- _Study text_:
• • • • •
The murder of Khaled Said
“On Sunday, Khaled was at cyber café at around 11:30 in the evening. Two policemen asked him for money and when he said he didn’t have, they beat him,” Muhammad Abdel Aziz, lawyer with el-Nadeem, told al-Masry al-Youm. “As he was beaten up, his head hit a marble table and he started bleeding.”
According to Abdel Aziz, the policemen took Said out of the cyber café and continued to beat him. “He screamed at them saying ‘I am dying, leave me’, and he fell on the floor.” Abdel Aziz added that witnesses saw a yellow liquid coming out of Said’s mouth when he fell on the floor, after which there was bleeding. A pharmacist and a medic passing by confirmed he was shortly dead after they checked his tension.
Witnesses said a police car picked Said up. His family was later contacted and told he is in the morgue of Kom el-Dekka, to which they were denied access. At the prosecutor’s office, security told Said’s mother and brother that he swallowed a bag of drugs and that there were witnesses to the incident who confirmed seeing the bag. Ahmad Badawy, an activist in Alexandria with al-Ghad Party went on 11 June to the cyber café where the incident happened and said witnesses told him the drugs bag belonged to the two policemen who beat him up as he was shooting a video of them while making a deal.
The video refered to is here: Mohamed Abdelfattah مُحَمَّد عَبْدالفَتَّاحْ: Khaled was 'assassinated' because of this video
CAIRO — The owner of an Egyptian Internet cafe says he witnessed police beating a young man to death and described the killing that has outraged rights activists.
Hassan Mosbah, in a filmed interview posted online Sunday, says two police officers came into his cafe in the city of Alexandria, dragged Khaled Said out into the street and beat him to death there. Pictures of Said's shattered face appeared on social networking sites after his death on June 6.
My own thoughts on this sorry affair:
Unfortunately such developments are routine, what is rarer is that we hear about them. Human rights groups have long been saying that torture is systematic and endemic in Egypt, this is what this means in practice. It also points to the criminalization of the police — not only is the Ministry of Interior coming out in full force to protect its own, but the officers in question appear to be involved in drug dealing. What this shows is that Egypt is continuing its slide from authoritarian state to mafia state, where the authorities don't even have to answer to institutions anymore.
The Nadeem Center is probably right: the only way to reverse this trend is to start by sacking Habib al-Adly, the improbably long-lived Interior Minister in place since 1997 (perhaps the longest-serving interior minister in the last 50 years, at least.) Al-Adly has been impervious to numerous torture scandals, to the deterioration of police work under his reign, to his handling of terrorist incidents in Sinai between 2004 and 2006, and much more. What can you say of a minister under whose tutelage abuses have worsened and the perception that police is run by criminal elements — notably drug barons — has proliferated? He should be sacked and his senior officers purged and investigated.
There is a lesson here for external powers too. Several embassies run police training programs and have other form of collaboration with the Ministry of Interior. How can you take these seriously under this type of leadership?
• • • • •
- _Given information_:
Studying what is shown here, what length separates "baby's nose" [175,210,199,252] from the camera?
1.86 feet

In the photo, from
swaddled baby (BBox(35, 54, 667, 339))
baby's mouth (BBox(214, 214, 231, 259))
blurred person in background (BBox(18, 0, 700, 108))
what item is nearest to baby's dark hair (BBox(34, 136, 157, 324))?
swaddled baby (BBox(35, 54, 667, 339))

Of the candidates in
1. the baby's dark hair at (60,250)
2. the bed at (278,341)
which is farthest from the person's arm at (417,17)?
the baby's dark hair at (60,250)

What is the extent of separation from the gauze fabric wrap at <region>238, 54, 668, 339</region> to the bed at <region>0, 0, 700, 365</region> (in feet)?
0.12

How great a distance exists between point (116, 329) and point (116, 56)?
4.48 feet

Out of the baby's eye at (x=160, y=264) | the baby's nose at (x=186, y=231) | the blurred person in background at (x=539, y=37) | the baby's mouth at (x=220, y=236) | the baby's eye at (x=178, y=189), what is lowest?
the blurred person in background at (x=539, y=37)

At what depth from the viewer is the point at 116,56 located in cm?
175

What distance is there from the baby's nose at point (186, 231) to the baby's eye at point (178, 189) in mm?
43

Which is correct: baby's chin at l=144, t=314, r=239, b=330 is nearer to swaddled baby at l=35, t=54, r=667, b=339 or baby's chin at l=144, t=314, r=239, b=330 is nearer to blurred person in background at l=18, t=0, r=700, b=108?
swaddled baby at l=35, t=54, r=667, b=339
• • • • •
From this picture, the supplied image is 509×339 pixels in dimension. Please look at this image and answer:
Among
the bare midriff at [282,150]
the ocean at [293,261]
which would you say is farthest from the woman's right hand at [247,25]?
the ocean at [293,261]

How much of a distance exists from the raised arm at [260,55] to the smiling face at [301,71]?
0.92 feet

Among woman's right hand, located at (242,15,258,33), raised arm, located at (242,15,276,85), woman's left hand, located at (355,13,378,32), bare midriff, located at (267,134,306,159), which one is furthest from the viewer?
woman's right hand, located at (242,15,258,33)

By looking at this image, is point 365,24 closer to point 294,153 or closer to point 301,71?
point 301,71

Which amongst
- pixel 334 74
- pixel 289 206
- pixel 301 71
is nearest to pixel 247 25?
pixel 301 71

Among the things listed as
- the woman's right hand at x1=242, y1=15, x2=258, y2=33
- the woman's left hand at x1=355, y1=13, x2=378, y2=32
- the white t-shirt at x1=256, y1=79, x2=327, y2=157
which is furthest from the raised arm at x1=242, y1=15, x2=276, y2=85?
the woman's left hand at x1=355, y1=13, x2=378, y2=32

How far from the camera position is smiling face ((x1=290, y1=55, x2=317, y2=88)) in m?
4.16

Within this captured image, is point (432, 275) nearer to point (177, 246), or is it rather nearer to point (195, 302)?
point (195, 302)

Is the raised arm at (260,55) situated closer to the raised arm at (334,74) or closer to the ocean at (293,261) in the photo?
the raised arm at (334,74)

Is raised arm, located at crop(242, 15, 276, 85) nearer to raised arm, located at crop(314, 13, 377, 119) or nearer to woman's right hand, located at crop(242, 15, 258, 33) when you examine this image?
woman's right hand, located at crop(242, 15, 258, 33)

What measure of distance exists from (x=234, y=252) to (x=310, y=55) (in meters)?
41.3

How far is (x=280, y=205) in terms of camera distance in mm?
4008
• • • • •
Please rewrite the paragraph of the Khaled Said text that begins "Witnesses said a police car picked Said up" as a bulleted list, keeping its main facts.

- _Response box_:
- Witnesses said a police car picked Said up.
- His family was later told he was in the Kom el-Dekka morgue, but they were denied access.
- At the prosecutor's office, security told Said's mother and brother that he had swallowed a bag of drugs and that witnesses confirmed seeing the bag.
- On 11 June, Ahmad Badawy, an activist in Alexandria with al-Ghad Party, went to the cyber café where the incident happened.
- Badawy said witnesses told him the drugs bag belonged to the two policemen who beat Said up as he was filming them making a deal.